In Meowbit hardware floating point support, or "how I spent an entire weekend adding two numbers together" - #2 by mmoskal , @mmoskal said:
The F4 should have FPU enabled - all the chips we use have FPU. I’ll do that tomorrow.
It would be nice to somehow expose the FPU but I’m not sure how exactly. We need a uniform data representation so the floats would have to be boxed probably negating most of the perf advantage.
I do intend to optimize the fx8 math though.
Instead of internally dealing with fixed-point math and its annoying overflow behavior, would it be worth revisiting using native single-precision float math on hardware targets? Especially if there would be a reasonably efficient way to turn them into fixed point on input or output.
Having a “boxed” representation for transform matrices and for vectors (or even better, arrays of vectors) would help for 3D rendering.
Some useful operators would be:
- matrix * vector => boxed vector
- perspective transform
- vector length (assuming there’s an efficient float square root available on hardware
- dot product
- squared vector length (that’s just dot product of a vector with itself)
The scalar valued functions could all return fixed point numbers if it can do internal math in a way that avoids overflow. The Fx8 22.8 bit number range for results is probably fine for typical use cases - I don’t remember how significant the issues were with precision that led me to using Fx14 instead for the kart demo. If it is a problem, maybe add a shift as a function parameter?

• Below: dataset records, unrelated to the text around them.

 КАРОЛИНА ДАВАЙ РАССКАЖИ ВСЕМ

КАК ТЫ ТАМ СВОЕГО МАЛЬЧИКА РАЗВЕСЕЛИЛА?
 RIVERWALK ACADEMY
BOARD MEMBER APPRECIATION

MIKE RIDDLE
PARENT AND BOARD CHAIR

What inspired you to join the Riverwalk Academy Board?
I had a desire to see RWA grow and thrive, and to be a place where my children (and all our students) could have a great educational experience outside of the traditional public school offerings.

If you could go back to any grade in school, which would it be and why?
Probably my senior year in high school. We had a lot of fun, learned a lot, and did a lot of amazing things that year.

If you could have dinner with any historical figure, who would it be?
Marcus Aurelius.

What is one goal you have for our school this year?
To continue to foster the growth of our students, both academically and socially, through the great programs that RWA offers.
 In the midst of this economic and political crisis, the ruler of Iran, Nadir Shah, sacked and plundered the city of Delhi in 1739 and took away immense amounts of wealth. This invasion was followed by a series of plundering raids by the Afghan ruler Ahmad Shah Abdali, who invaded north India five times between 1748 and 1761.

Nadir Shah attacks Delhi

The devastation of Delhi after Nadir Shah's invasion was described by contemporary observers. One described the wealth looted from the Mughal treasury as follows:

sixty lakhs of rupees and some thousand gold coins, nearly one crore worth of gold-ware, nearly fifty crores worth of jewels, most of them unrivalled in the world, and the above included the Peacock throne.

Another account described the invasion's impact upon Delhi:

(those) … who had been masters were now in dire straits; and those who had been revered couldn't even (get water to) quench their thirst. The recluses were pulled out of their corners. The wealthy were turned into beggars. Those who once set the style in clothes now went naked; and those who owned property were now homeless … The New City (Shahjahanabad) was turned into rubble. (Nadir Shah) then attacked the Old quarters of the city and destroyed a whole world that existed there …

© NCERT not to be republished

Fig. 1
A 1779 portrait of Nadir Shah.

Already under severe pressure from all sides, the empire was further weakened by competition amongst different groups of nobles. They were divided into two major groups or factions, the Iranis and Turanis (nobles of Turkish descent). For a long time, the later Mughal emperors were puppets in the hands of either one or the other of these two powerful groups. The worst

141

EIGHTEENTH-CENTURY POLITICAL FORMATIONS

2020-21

dot(a, b) => return integer part
dot(a, b, 8) => scaled to Fx8
dot(a, b, 14) => scaled to Fx14
If I have time I could try to go back to my renderer to see what other operations I’m doing with numbers. I’m not sure offhand which other operations could turn into performance bottlenecks - I suspect it’s likely the clipping stage that happens between applying the transform matrix and doing the perspective divide. That involves a lot of comparisons and calculating intersections.